The Gray Zone of AI in Healthcare: Innovation Meets Legal Uncertainty

Artificial intelligence is rapidly reshaping healthcare, but legal and ethical guardrails are still catching up. The industry’s heavily regulated nature doesn’t fully extend to AI, leaving hospitals, insurers, and pharmaceutical companies to navigate murky waters. While AI can drive efficiency and improve patient outcomes, the risks—ranging from algorithmic bias to legal liability—are impossible to ignore.

Dr. Danny Tobey, a physician and lawyer who co-chairs DLA Piper’s AI and data analytics practice, is at the forefront of these discussions. His firm has defended major cases involving AI “hallucinations” and algorithmic discrimination, making them a key player in shaping healthcare AI governance.

Regulations Are Coming—But Slowly

Right now, healthcare AI exists in a regulatory patchwork. Federal agencies like the FDA and HHS are issuing guidelines, while state-level regulators are taking their own approach. Lawsuits are beginning to set legal precedents, but no universal framework exists yet.

This has left healthcare executives in a difficult position. Too much regulation in some areas, not enough in others. “No one wants a Wild West situation,” Tobey explains, “but our clients often feel like they have both too much and too little guidance at the same time.”

For example, hospitals using AI-driven diagnostic tools must comply with FDA rules, while insurers deploying AI risk assessment models might face scrutiny from state attorneys general. The lack of uniformity makes compliance a challenge.

AI’s Legal Risks: What Healthcare Leaders Need to Know

Generative AI is particularly tricky. It doesn’t just analyze data; it creates new content, answers complex questions, and even generates medical summaries. But it also makes mistakes—sometimes confidently presenting false information, a phenomenon known as “hallucination.”

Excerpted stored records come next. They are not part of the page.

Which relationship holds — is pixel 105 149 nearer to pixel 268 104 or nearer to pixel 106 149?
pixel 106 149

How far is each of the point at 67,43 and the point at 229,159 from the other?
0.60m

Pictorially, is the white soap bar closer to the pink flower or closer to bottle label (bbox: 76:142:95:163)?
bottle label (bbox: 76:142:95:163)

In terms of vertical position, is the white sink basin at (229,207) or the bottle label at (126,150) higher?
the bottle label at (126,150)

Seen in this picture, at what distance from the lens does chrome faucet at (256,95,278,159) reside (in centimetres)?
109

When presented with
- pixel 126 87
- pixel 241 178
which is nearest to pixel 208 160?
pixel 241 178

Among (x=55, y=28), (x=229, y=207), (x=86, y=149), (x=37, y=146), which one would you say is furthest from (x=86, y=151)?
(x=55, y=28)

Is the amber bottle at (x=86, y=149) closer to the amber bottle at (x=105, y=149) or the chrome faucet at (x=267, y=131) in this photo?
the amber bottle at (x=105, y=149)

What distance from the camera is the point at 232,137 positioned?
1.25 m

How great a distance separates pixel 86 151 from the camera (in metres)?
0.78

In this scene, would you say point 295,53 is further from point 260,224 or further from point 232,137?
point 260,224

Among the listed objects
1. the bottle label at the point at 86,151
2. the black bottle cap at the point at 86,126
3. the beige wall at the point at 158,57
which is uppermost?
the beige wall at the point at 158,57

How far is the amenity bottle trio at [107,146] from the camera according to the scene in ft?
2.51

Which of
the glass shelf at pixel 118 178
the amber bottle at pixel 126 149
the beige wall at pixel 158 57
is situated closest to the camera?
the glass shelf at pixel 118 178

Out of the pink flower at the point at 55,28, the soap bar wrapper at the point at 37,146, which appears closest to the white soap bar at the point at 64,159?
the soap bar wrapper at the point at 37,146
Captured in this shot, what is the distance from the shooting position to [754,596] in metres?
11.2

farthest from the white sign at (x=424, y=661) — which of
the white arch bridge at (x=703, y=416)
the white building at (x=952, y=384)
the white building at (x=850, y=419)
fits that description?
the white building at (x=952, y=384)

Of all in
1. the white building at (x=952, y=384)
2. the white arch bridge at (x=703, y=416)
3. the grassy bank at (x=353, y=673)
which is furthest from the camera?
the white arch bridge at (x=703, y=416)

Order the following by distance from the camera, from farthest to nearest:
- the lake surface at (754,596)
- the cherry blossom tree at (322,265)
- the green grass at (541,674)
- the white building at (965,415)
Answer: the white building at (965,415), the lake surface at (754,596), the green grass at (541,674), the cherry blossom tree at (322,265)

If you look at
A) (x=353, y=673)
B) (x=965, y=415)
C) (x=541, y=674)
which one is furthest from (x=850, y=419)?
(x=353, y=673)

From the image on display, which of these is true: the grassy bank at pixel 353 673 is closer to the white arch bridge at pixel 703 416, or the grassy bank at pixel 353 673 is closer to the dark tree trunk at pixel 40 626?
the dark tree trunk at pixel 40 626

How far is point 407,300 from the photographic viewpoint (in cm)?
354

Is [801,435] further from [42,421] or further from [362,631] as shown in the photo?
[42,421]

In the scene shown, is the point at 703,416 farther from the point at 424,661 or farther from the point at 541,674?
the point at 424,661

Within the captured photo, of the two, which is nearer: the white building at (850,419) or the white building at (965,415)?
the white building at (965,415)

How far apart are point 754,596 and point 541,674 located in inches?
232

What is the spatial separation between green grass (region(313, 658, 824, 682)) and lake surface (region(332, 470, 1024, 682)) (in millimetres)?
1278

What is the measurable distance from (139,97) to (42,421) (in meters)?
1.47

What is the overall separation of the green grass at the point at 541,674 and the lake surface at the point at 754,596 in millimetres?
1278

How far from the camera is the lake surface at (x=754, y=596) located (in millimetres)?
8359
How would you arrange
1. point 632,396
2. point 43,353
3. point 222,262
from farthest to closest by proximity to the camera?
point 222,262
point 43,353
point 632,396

Here are some of the most pressing legal risks:

• Bias and Discrimination: AI models trained on incomplete or biased datasets can produce unfair outcomes, leading to lawsuits and regulatory fines.
• Medical Malpractice: If AI makes an incorrect diagnosis or recommendation, hospitals and providers could face legal consequences.
• Data Privacy Violations: AI systems handling patient data must comply with HIPAA and other privacy laws, but security breaches remain a major concern.
• Intellectual Property Issues: Who owns AI-generated medical insights? The hospital? The software vendor? This remains an open legal question.

Despite these challenges, avoiding AI altogether isn’t a solution. “There’s a risk in not adopting,” Tobey warns. “Throwing out the baby with the bathwater would be a big mistake.”

Build or Buy? Weighing the AI Options

Healthcare organizations face a key decision: should they develop AI tools in-house or purchase them from vendors? Each approach comes with its own risks.

• Developing AI Internally: Allows for customization but requires significant expertise and resources. Poorly built models can lead to unreliable results.
• Buying from Vendors: Offers a quicker solution but may not be tailored to a specific healthcare setting. Off-the-shelf models might not align with an organization’s workflows or patient population.

Tobey emphasizes that risk isn’t just about the source—governance matters more. “You can have just as much or more risk from an off-the-shelf solution that isn’t properly trained for your environment as you can from trying to build your own AI without the right resources.”

Governance Is More Than a Checkbox

A strong AI governance framework isn’t just about compliance—it’s about ensuring AI works safely and effectively in real-world healthcare settings. But many health executives underestimate the cost of responsible AI management.

“It’s easy to spin out thousands of use cases using open-source models,” Tobey explains. “But governance and liability protection require serious investment—sometimes more than the AI tools themselves.”

Four pillars of effective AI governance stand out:

1. Leadership Commitment: AI safety and ethics must be priorities at the highest levels of hospital and health system leadership.
2. Dedicated Budgeting: Governance isn’t free—health organizations must invest in oversight, legal reviews, and AI risk management.
3. Multi-Stakeholder Oversight: AI governance should involve legal, clinical, technical, and ethical experts, not just data scientists.
4. Rigorous Testing: AI should be tested early and often to prevent unintended consequences before they impact patient care.

What’s Next for Healthcare AI?

With AI adoption accelerating, regulatory clarity is expected to improve. New federal guidelines and legal precedents will shape how AI can be used in hospitals, clinics, and insurance companies.

Meanwhile, organizations that take AI governance seriously now will be in the best position to succeed. “The difference between safe, effective AI and risky AI isn’t just the technology itself,” Tobey says. “It’s the oversight, training, and safeguards behind it.”

For healthcare leaders, the message is clear: AI isn’t just a tool—it’s a responsibility. Those who embrace it wisely could transform patient care. Those who ignore it may find themselves left behind.